Prompt 1:
Answer these from the article about Netflix splitting its DVD and streaming businesses:
(a) What name will the DVD-by-mail business go by?
(b) Which two companies does Hastings give as examples of being great at something?
(c) What does the writer call the current pivot point?
Prompt 2:
From the article about Netflix splitting its DVD and streaming businesses, pull out the passage that begins at the words "About five years" and stops after the words "timeline, just directional.)". Copy it unchanged.
Prompt 3:
Write what comes next in the article about Netflix splitting its DVD and streaming businesses, picking up after its last sentence.
━━━ Passage to read ━━━
(This article originally appeared at Harvard Business Review)
Every now and then, the business world presents us with a lab experiment that we can observe in realtime. Netflix’s announcement that it is splitting off its DVD-by-mail business from its streaming business is just such an experiment. The DVD business will now go by the name Qwikster, and the streaming business will stay under the Netflix brand. It isClayton Christensen’s innovator’s dilemma incarnate, and Netflix is very publicly trying to solve it. Like its 60% price increase did earlier this year, this move is understandably causing consternation amongst some customers. It’s a bold move, one that will cost them in the near term, but Netflix I’m sure has done the calculus and is looking at the endgame 5-10 years out, not 5-10 months.
In his blog post about the split, Hastings says:
“For the past five years, my greatest fear at Netflix has been that we wouldn’t make the leap from success in DVDs to success in streaming. Most companies that are great at something — like AOL dial-up or Borders bookstores — do not become great at new things people want (streaming for us) because they are afraid to hurt their initial business. Eventually these companies realize their error of not focusing enough on the new thing, and then the company fights desperately and hopelessly to recover. Companies rarely die from moving too fast, and they frequently die from moving too slowly.”
Hastings goes on to acknowledge, “It is possible we are moving too fast — it is hard to say.” This is frank admission of the complexity of the strategic landscape. The media content and distribution business is in a period of massive flux, and while we can say with near certainty what the end state will be, near-term predictions are hard to make.
About five years ago I did this somewhat tongue-in-cheek “timeline” of pivot points for a client in the TV business:
Half-jokingly it made the point that there is a giant hairball of complexity, consolidation and confusion that the industry is going to have to go through, but if you can survive that, the obvious end state will be that any piece of media will be available whenever an individual wants, wherever they are, on any device they like. (We’re about half way through the hairball at this point with DVD Rental vs Video-on-Demand being the current pivot point. I over-estimated the speeds at which changes would settle out, but it was never meant to be a precise timeline, just directional.)
━━━ Raw data ━━━
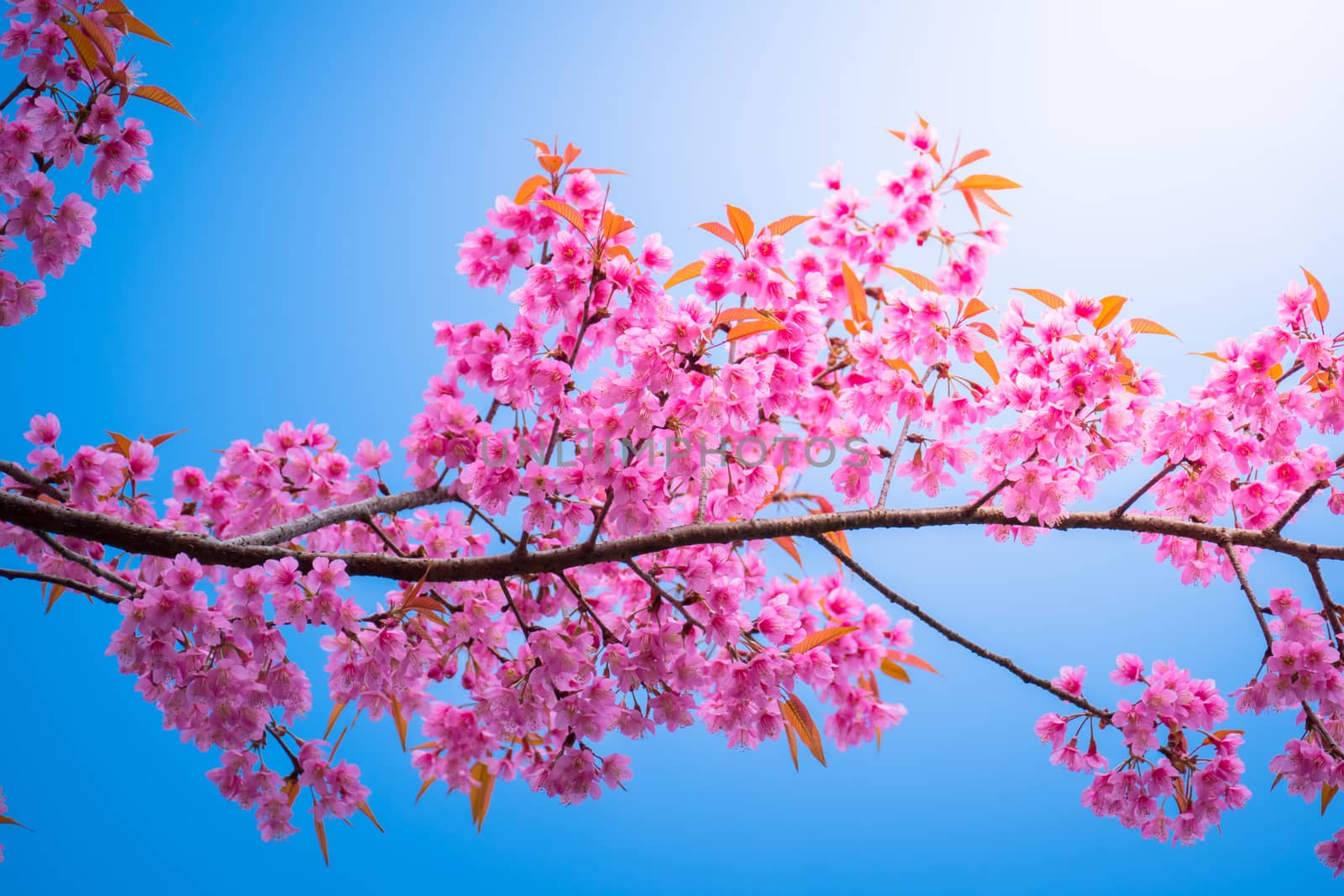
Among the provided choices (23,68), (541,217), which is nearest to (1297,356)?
(541,217)

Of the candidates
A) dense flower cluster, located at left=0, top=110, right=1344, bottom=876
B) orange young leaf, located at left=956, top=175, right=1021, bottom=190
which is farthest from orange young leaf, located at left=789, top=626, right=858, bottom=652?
orange young leaf, located at left=956, top=175, right=1021, bottom=190

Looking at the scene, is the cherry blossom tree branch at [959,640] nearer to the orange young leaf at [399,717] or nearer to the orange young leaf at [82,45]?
the orange young leaf at [399,717]

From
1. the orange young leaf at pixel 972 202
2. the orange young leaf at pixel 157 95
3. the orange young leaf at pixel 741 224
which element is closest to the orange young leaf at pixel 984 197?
the orange young leaf at pixel 972 202

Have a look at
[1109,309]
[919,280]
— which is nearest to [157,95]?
[919,280]

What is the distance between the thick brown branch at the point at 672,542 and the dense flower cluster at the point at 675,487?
0.02m

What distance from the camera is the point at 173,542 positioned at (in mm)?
1253

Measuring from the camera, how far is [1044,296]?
144 centimetres

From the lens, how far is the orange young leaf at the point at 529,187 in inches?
58.6

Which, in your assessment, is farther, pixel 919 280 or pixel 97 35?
pixel 919 280

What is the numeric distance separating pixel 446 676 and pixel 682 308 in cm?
95

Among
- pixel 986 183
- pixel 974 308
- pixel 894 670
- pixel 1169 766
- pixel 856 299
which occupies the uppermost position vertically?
pixel 986 183

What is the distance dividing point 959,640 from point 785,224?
71 cm

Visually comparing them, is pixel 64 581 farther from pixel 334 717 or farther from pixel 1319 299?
pixel 1319 299

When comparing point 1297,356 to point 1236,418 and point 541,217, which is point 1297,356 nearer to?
point 1236,418
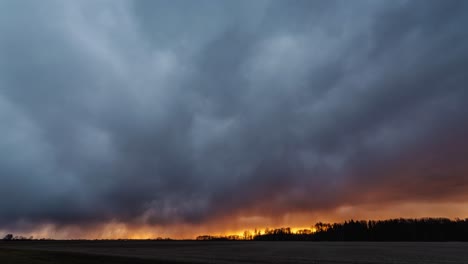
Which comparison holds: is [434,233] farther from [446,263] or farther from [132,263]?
[132,263]

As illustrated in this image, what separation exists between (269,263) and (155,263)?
16.4 m

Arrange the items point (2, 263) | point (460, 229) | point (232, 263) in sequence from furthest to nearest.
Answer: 1. point (460, 229)
2. point (232, 263)
3. point (2, 263)

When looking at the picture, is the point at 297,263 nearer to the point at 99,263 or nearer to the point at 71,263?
the point at 99,263

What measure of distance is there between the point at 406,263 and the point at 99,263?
43801 millimetres

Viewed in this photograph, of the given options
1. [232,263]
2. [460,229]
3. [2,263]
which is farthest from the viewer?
[460,229]

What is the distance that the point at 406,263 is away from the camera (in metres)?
49.0

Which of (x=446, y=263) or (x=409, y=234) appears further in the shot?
(x=409, y=234)

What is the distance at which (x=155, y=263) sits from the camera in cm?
4944

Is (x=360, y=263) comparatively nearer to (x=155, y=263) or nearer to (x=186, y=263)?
(x=186, y=263)

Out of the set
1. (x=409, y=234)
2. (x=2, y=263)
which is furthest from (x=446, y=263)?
(x=409, y=234)

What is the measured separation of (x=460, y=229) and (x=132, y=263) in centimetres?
20133

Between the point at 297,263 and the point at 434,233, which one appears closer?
the point at 297,263

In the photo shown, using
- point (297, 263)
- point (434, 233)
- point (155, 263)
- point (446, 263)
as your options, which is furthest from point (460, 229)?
point (155, 263)

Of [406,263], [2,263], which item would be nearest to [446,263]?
[406,263]
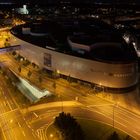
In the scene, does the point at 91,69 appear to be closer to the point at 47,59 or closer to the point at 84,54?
the point at 84,54

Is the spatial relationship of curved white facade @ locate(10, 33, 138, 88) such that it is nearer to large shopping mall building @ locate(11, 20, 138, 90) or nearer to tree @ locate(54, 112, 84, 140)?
large shopping mall building @ locate(11, 20, 138, 90)

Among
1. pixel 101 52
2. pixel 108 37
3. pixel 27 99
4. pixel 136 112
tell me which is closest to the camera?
pixel 136 112

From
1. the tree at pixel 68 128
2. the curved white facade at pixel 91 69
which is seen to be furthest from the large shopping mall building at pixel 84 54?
the tree at pixel 68 128

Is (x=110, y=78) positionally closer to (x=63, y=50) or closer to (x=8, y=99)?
(x=63, y=50)

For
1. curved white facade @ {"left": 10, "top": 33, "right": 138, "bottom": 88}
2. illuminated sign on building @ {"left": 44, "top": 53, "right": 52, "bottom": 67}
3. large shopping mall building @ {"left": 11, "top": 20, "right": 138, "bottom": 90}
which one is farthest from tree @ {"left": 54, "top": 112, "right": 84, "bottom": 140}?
illuminated sign on building @ {"left": 44, "top": 53, "right": 52, "bottom": 67}

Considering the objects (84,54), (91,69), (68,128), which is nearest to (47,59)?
(84,54)

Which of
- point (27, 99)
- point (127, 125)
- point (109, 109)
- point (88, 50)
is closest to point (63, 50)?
point (88, 50)
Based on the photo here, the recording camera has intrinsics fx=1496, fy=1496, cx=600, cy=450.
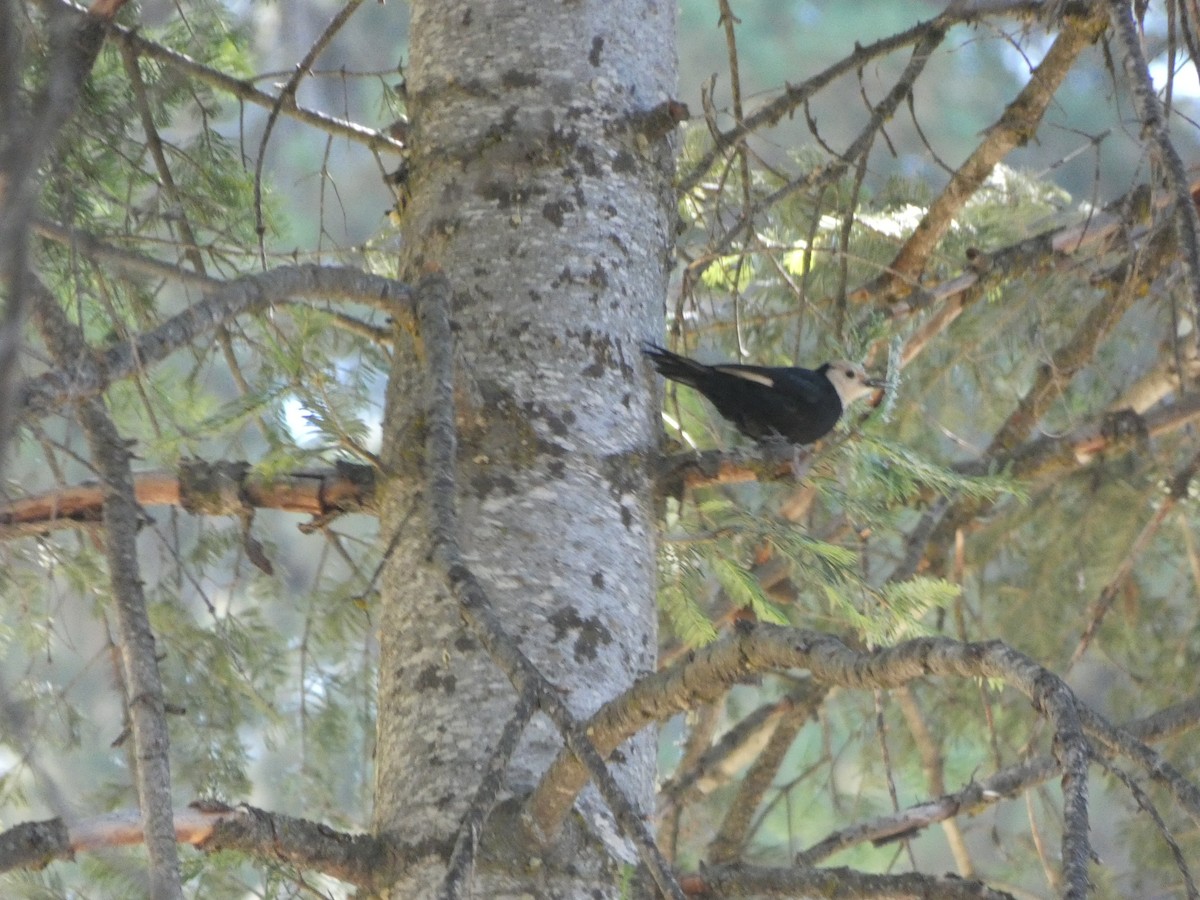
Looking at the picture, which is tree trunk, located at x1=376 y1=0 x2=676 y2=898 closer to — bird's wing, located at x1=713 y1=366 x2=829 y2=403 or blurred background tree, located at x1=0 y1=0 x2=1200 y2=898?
blurred background tree, located at x1=0 y1=0 x2=1200 y2=898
━━━
Answer 1:
(a) Qwikster
(b) AOL dial-up and Borders bookstores
(c) DVD Rental vs Video-on-Demand

Answer 2:
About five years ago I did this somewhat tongue-in-cheek “timeline” of pivot points for a client in the TV business:
Half-jokingly it made the point that there is a giant hairball of complexity, consolidation and confusion that the industry is going to have to go through, but if you can survive that, the obvious end state will be that any piece of media will be available whenever an individual wants, wherever they are, on any device they like. (We’re about half way through the hairball at this point with DVD Rental vs Video-on-Demand being the current pivot point. I over-estimated the speeds at which changes would settle out, but it was never meant to be a precise timeline, just directional.)

Answer 3:
Now consider this: there are over 200 job openings at Netflix headquarters alone (compare this to 61 openings at competitor Hulu, at all its locations.) The vast, vast majority of these are for software development of one sort or another to support the streaming business. Netflix is building a platform for the streaming/cloud end game; it is not building for the near term, or DVDs by mail.
On top of the technical skills, Netflix is building an organization tuned to the needs of a disruptive environment. This presentation on Slideshare (embedded below) paints a fascinating picture of Netflix’s culture (the Slideshare account is under Reed Hastings’ name, but I doubt it’s actually his).
Several things are worth pointing out from this lengthy document:
1. Netflix focuses on increasing “talent density” more rapidly than business complexity increases. This means demanding high performance standards of new hires, paying top dollar for them, and then giving them freedom to use their own judgment in a highly dynamic competitive and service environment.
2. It notes, “Sometimes long-term simplicity is achieved only through bursts of complexity to rework current systems.” This is exactly what Netflix is going through at this point, introducing additional complexity for a period in order to bring longer-term simplicity (i.e., focus only on streaming).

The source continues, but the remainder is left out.